A prevenção e tratamento de doenças crónicas representa hoje em dia uma das principais prioridades da saúde pública. Para além de constituírem uma das principais causas de morte globalmente, representam também um dos principais custos associados aos sistemas de saúde (quer pela necessidade de cuidados continuados, quer pelas possíveis hospitalizações associadas).

Assim, torna-se essencial desenvolver estratégias de prevenção que permitam reduzir os principais fatores de risco associados ao desenvolvimento destas patologias (1).

Fatores de risco para o desenvolvimento de doenças crónicas

Variedade de alimentos processados

A evidência cientifica sugere que os principais fatores de risco associados a doenças crónicas são modificáveis e relacionados com um estilo de vida pouco saudável. É possível destacar o tabagismo, o sedentarismo e a falta de atividade física, o consumo excessivo de álcool e os hábitos alimentares desadequados (1, 2, 3).

Estes fatores de risco poderão estar envolvidos no consequente aumento da pressão arterial, aumento da glicémia (níveis de açúcar no sangue), alteração do perfil lipídico (com o aumento do colesterol sérico) e ainda aumento de peso ou obesidade (3).

A obesidade constitui um dos principais fatores de risco para o desenvolvimento e agravamento de doenças crónicas não transmissíveis, como doença cardiovascular, diabetes Mellitus tipo 2 ou cancro (4).

Estudos relatam que indivíduos obesos apresentam 5 vezes maior risco de desenvolver hipertensão arterial e estão associados a um aumento do risco de Acidente Vascular Cerebral (5, 6).

A Diabetes Mellitus tipo 2 é outra patologia fortemente associada ao excesso de peso. A evidência refere que 90% dos indivíduos com diabetes tem um IMC superior a 23 kg/m2.7

Para além destes, o excesso de peso está ainda associado a um aumento do risco relativo de outras doenças crónicas como alguns tipos de cancro ou osteoartrite (4, 8).

Alimentação pode reduzir o risco de doenças crónicas?

Os hábitos alimentares desadequados surgem como um dos inquestionáveis e principais determinantes no desenvolvimento de doenças crónicas.

Seja pela ingestão calórica excessiva ou pela clara desadequação nutricional, torna-se essencial a promoção de um estilo de vida saudável, com rotinas alimentares adequadas e nutritivas.

Desta forma, é possível destacar algumas características-chave que a sua rotina alimentar deve possuir, de forma a reduzir o risco de desenvolvimento de doenças crónicas:

1

Promover uma rotina alimentar baseada em alimentos de origem vegetal

Na literatura cientifica, os padrões alimentares mais associados à prevenção e terapia nutricional de doenças crónicas partilham uma característica em comum: basearem-se em alimentos de origem vegetal em detrimento de alimentos de origem animal (9).

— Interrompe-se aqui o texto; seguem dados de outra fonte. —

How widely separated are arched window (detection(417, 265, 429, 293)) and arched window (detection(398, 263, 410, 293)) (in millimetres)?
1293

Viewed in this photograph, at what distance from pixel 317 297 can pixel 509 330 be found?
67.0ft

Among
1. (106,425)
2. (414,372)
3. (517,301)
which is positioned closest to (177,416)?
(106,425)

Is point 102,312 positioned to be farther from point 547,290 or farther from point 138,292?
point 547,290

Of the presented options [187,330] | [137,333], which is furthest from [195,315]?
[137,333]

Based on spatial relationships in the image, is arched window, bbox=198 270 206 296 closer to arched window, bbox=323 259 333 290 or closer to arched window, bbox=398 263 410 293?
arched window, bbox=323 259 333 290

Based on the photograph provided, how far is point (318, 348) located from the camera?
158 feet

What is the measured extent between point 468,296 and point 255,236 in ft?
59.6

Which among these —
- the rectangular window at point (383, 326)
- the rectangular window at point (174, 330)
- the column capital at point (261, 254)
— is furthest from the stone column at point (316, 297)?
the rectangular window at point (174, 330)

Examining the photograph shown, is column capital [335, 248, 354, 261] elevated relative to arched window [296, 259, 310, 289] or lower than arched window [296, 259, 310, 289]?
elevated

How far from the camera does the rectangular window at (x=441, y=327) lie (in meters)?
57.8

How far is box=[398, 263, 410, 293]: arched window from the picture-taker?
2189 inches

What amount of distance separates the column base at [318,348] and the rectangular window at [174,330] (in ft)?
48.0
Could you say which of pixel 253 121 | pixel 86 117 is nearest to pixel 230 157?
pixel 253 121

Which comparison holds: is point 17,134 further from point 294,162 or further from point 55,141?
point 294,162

No âmbito dos alimentos de origem vegetal, é possível destacar a fruta, os vegetais e hortícolas, as leguminosas e os cereais integrais.

Algumas frutas e legumes são ricos em polifenóis bioativos que possuem propriedades antioxidantes, anti-inflamatórias e antitrombóticas que demonstraram possuir efeitos de saúde benéficos, especialmente em distúrbios metabólicos e cardiovasculares.

Estes compostos aliviam a resposta imunitária, aumentam as defesas antioxidantes, melhoram a reatividade vascular e reduzem a inflamação, promovendo a saúde cardiovascular e metabólica (10).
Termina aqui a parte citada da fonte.